Hermann Reis (* 16. September 1896 in Allendorf (Eder); gest. nach dem 29. September 1944 in Auschwitz) war ein deutsch-jüdischer Rechtsanwalt und Notar in Marburg, letzter Vorsitzender der 1939 in einen Verein umgewandelten jüdischen Gemeinde Marburgs und Sachwalter jüdischer Angelegenheiten. Er wurde mit Frau und Tochter in Auschwitz ermordet.

Herkunft und Ausbildung[Bearbeiten | Quelltext bearbeiten]

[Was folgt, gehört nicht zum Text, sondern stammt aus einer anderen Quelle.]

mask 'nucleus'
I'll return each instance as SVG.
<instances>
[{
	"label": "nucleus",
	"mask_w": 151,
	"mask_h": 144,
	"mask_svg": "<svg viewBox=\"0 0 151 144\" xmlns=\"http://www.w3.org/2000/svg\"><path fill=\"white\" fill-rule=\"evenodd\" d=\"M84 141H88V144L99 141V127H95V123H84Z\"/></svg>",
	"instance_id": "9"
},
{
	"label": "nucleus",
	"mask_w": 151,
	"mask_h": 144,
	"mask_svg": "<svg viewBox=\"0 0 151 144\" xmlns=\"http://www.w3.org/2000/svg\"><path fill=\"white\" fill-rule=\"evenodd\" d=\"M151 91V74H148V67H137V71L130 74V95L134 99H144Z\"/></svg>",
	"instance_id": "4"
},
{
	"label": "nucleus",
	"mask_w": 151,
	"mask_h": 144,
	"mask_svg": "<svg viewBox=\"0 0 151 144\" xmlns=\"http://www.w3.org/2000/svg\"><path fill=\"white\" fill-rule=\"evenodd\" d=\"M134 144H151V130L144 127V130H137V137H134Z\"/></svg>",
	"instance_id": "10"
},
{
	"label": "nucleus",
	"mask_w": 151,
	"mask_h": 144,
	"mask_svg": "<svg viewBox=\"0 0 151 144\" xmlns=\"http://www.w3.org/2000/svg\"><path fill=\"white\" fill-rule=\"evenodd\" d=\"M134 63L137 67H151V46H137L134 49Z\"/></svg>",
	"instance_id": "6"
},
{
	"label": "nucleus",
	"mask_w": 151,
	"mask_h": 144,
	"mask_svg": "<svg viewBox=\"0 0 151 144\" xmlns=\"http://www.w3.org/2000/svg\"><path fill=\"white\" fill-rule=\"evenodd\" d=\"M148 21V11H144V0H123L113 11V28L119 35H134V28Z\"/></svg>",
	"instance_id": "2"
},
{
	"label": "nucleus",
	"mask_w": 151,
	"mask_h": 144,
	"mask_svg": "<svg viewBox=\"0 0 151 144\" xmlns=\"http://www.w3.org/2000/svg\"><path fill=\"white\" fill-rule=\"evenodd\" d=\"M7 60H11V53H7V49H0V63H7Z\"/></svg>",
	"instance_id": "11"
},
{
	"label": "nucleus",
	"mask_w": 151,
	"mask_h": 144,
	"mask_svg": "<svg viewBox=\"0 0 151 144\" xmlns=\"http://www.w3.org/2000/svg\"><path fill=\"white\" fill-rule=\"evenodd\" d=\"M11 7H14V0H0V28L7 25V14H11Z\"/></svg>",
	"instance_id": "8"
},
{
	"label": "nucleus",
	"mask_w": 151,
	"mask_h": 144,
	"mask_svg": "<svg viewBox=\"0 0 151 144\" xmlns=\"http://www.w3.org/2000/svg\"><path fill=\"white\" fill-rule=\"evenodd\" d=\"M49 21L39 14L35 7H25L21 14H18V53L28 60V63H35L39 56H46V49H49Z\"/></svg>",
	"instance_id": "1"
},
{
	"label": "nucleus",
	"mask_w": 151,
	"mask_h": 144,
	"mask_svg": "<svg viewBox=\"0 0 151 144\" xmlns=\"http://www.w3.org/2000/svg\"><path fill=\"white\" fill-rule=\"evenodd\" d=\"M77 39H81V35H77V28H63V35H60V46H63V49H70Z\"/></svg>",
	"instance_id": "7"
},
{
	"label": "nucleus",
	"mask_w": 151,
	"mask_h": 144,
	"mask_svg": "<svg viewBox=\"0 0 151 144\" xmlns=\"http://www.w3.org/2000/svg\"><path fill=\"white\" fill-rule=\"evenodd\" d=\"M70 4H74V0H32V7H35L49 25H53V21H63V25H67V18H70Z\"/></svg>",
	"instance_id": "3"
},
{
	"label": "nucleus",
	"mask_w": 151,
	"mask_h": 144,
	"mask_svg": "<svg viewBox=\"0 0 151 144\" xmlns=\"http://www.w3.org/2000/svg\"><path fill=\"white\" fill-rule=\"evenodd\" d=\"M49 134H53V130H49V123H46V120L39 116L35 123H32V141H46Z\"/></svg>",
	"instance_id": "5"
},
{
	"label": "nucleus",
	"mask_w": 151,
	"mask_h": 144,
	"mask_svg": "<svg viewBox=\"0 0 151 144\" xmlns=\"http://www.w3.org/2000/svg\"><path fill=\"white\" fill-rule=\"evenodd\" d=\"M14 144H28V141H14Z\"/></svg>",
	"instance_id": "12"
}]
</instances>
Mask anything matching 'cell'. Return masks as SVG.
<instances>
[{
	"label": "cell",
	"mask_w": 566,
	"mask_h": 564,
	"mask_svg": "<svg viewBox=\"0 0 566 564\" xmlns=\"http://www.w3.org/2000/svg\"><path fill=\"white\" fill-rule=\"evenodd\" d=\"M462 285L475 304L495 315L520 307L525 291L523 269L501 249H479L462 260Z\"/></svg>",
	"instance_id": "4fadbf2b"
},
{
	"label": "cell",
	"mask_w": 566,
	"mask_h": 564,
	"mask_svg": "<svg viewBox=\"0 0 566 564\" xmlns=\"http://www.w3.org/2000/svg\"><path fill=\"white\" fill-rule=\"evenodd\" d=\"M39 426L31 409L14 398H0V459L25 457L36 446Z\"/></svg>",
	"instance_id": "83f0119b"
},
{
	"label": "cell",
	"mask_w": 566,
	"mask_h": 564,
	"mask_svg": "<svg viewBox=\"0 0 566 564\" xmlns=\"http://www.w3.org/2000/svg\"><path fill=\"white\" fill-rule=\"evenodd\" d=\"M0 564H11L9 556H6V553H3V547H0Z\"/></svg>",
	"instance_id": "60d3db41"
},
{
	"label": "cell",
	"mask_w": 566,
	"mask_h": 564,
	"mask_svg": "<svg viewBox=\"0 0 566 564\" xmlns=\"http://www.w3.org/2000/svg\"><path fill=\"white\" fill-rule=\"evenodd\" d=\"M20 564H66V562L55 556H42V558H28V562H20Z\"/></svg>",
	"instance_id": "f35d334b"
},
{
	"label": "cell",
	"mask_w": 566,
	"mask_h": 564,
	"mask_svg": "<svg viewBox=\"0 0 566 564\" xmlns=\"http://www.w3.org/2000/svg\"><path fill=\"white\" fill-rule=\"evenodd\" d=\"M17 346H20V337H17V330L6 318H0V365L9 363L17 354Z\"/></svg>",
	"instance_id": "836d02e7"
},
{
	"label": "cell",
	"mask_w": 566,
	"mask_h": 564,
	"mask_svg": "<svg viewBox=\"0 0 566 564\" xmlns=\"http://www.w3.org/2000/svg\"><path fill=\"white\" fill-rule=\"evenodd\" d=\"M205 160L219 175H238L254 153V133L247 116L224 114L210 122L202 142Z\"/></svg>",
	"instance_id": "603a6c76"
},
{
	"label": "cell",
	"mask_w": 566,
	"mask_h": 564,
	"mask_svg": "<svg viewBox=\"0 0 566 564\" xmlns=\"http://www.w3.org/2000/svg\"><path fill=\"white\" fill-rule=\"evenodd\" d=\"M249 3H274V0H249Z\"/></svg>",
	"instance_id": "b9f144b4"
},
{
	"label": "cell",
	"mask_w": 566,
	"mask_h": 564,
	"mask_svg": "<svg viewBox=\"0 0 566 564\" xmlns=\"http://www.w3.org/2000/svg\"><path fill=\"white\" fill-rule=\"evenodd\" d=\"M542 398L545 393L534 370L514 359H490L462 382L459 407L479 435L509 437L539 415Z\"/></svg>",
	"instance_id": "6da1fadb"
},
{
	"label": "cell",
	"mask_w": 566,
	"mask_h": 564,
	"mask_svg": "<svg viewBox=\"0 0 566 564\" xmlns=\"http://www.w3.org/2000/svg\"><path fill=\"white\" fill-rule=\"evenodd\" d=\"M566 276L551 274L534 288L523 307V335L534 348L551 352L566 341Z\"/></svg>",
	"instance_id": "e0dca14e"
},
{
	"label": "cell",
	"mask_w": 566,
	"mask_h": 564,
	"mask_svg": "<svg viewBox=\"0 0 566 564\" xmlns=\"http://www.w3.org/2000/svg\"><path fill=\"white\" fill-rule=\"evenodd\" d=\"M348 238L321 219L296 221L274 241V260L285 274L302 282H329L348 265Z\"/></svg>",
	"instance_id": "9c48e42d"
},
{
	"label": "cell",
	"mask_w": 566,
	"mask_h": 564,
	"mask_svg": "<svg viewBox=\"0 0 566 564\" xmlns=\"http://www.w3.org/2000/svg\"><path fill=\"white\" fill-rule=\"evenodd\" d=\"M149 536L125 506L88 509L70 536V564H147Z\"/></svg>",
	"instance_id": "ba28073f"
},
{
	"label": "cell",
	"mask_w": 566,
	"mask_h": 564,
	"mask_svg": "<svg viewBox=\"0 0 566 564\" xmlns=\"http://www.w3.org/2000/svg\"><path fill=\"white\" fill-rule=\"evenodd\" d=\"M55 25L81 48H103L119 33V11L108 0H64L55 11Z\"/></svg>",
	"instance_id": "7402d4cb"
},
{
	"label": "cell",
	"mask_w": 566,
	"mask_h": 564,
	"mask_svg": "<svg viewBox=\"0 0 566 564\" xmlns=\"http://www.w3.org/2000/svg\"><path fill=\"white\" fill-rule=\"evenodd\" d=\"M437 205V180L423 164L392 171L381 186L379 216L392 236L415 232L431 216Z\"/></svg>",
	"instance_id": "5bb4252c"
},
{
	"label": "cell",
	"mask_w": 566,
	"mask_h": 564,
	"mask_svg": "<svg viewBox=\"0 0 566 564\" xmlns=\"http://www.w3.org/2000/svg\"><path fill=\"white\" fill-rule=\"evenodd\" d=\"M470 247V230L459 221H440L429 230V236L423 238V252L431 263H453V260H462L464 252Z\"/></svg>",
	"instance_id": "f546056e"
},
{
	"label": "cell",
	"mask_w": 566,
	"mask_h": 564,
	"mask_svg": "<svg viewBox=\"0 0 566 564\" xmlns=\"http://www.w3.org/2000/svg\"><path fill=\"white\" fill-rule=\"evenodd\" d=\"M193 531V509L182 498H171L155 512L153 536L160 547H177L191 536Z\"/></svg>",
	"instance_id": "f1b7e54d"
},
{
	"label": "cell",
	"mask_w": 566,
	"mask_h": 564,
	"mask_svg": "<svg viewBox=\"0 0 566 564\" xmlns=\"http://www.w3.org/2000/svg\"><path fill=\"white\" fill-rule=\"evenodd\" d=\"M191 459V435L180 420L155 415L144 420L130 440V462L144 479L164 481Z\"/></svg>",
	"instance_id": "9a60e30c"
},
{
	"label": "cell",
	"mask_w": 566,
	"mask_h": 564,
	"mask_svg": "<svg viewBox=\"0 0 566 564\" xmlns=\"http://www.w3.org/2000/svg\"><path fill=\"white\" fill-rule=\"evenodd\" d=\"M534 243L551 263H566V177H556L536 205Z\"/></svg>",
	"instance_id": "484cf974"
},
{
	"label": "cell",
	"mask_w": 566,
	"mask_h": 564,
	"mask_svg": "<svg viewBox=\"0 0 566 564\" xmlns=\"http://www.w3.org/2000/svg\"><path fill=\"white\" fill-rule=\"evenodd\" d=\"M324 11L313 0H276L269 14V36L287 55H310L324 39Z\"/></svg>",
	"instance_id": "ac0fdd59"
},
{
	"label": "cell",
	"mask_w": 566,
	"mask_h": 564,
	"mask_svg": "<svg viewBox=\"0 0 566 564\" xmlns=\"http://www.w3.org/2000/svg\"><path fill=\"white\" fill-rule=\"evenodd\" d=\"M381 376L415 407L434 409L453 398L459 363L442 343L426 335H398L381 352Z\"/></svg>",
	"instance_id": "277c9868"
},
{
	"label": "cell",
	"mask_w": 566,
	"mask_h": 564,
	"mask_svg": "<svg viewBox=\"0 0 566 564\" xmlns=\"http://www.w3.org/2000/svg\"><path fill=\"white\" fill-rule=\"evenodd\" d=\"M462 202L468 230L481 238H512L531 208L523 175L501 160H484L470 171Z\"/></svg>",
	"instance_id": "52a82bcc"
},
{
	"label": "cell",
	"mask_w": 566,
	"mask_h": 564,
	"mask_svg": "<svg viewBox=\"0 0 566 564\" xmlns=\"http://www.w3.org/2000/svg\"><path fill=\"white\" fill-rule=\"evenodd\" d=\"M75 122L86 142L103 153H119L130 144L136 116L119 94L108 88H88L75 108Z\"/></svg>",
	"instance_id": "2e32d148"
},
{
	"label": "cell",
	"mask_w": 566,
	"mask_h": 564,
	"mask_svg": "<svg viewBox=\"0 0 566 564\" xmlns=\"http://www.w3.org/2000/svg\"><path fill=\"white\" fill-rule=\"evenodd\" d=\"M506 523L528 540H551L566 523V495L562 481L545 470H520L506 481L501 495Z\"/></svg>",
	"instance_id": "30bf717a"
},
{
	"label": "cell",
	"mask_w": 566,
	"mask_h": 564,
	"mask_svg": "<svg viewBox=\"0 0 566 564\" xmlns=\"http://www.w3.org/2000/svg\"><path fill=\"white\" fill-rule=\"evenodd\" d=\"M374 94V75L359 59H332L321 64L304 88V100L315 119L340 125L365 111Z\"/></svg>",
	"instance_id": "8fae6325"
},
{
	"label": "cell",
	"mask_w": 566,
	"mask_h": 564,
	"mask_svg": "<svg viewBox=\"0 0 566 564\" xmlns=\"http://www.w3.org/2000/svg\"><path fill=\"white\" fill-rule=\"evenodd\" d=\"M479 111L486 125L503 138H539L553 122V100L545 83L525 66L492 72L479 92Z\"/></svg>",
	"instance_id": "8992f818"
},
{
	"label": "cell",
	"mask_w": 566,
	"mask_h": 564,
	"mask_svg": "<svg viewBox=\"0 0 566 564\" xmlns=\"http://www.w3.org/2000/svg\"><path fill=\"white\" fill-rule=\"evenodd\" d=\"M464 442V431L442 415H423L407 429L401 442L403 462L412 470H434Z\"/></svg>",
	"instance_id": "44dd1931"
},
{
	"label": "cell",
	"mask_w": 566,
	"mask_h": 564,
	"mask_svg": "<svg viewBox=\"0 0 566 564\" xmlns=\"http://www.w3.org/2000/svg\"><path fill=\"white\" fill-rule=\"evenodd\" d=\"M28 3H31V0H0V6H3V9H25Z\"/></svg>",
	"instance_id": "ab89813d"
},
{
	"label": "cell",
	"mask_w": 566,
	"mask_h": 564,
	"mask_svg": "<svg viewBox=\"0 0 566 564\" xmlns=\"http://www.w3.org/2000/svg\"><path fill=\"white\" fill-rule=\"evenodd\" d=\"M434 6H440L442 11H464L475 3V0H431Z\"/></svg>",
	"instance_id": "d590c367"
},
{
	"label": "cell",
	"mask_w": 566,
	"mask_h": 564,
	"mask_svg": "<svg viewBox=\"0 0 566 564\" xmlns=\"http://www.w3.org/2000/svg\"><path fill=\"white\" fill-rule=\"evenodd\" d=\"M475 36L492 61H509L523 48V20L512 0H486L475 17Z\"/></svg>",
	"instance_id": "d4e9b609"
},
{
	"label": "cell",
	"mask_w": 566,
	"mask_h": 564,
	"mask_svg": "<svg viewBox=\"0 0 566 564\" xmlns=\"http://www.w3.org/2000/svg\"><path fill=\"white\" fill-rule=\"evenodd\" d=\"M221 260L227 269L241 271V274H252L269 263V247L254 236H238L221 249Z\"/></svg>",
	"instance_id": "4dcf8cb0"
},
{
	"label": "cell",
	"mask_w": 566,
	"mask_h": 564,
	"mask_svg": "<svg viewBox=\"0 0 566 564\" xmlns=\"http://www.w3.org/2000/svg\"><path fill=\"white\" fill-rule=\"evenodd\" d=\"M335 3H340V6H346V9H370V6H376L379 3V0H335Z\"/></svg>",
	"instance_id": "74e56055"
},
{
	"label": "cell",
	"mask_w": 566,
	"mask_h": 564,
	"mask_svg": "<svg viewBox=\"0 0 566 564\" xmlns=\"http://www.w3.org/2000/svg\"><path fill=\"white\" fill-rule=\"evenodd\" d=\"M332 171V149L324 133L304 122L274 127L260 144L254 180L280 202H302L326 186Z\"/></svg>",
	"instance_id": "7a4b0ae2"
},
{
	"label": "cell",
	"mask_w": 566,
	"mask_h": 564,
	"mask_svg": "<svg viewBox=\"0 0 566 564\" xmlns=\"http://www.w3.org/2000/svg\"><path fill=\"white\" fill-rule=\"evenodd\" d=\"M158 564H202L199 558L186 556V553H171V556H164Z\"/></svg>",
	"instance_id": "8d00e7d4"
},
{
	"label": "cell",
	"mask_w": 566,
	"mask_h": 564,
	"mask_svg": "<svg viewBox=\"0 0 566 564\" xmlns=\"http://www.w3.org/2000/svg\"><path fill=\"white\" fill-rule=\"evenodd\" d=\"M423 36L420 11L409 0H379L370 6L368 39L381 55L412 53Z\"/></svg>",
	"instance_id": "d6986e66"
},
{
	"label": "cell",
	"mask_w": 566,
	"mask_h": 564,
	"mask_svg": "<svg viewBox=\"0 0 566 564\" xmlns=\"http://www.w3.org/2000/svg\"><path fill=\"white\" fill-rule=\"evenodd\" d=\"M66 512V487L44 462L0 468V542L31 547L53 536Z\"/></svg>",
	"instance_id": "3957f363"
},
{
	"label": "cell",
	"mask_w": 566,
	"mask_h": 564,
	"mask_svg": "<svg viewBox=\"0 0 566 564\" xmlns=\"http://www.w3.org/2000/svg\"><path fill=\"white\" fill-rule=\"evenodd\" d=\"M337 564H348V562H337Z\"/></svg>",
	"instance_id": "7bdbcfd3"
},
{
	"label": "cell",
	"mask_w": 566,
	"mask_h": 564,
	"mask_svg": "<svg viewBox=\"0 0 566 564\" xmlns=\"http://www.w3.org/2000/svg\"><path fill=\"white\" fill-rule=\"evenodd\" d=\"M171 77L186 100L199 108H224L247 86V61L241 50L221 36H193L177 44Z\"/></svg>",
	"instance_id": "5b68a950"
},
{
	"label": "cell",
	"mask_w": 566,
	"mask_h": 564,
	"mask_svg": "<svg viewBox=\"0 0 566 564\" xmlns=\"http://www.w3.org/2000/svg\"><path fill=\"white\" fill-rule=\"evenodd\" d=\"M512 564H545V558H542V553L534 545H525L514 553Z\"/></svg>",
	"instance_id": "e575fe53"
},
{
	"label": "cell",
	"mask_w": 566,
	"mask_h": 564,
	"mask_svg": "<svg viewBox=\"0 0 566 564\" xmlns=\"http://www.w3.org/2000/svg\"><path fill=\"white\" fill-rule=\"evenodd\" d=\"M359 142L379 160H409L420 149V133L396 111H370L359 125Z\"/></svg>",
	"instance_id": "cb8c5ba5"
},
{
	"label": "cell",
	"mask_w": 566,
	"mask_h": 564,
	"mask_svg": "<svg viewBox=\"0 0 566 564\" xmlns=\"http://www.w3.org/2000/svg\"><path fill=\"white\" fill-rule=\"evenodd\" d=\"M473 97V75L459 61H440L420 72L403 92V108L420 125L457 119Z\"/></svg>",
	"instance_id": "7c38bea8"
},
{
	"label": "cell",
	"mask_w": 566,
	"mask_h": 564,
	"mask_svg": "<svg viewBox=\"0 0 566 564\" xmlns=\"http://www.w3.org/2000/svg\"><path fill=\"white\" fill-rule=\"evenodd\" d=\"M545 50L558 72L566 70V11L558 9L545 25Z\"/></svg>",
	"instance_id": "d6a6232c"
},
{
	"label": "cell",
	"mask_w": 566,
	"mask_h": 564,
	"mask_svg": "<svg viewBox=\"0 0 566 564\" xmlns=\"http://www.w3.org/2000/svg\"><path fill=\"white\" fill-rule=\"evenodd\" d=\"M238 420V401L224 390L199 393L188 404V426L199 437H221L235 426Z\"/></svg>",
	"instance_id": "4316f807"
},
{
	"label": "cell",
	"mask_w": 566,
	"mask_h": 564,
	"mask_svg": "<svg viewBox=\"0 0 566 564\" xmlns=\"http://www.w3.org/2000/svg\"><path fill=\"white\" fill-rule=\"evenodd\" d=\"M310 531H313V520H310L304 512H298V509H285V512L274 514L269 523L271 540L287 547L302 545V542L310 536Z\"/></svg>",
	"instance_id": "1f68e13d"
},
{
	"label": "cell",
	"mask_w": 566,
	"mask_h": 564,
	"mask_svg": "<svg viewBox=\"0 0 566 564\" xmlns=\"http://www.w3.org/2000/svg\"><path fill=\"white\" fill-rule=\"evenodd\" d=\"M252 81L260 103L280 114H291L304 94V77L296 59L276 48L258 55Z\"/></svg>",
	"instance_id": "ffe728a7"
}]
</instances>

Hermann Reis wurde am 16. September 1896 in Allendorf (Eder) als Sohn des Viehhändlers Moses Reis geboren. Nach Besuch der jüdischen Grundschule in Battenfeld 1908 erfolgte die Einschulung in die Quinta der Martin-Luther-Schule (Marburg) in Marburg, wo er in Dr. Schlesingers Schülerheim, Schwanallee 15, lebte. Im Juni 1915 legte er das Kriegsabitur ab und meldet sich freiwillig zum Kriegsdienst in einem Feldartillerieregiment. Ihm wurde das Eiserne Kreuz verliehen. Zum Wintersemester 1918/19 immatrikulierte er sich an der Philipps-Universität Marburg als Jurastudent, gleichzeitig mit seinem jüngeren Bruder Justus, der Medizin studierte. Dieses Studium setze er in Göttingen und Frankfurt (Main) fort. Am 1. September 1920 legte er das Staatsexamen ab und absolvierte ein Rechtsreferendariat in einer Marburger Kanzlei. Zum Wintersemester 1921/22 setzte er das Studium an der Philipps-Universität Marburg mit Promotion zum Dr. jur. im August 1922 bei Friedrich Bernhard André: Der Inhalt des Erbbaurechts fort. Es folgte eine Tätigkeit am Amtsgericht zunächst in Battenberg, ab 1923 in Marburg und Kassel. Im Mai 1924 heiratete er in Marburg Selma Levy aus Treysa. Am 12. April wurde eine Tochter, Marion, geboren.

Berufsleben[Bearbeiten | Quelltext bearbeiten]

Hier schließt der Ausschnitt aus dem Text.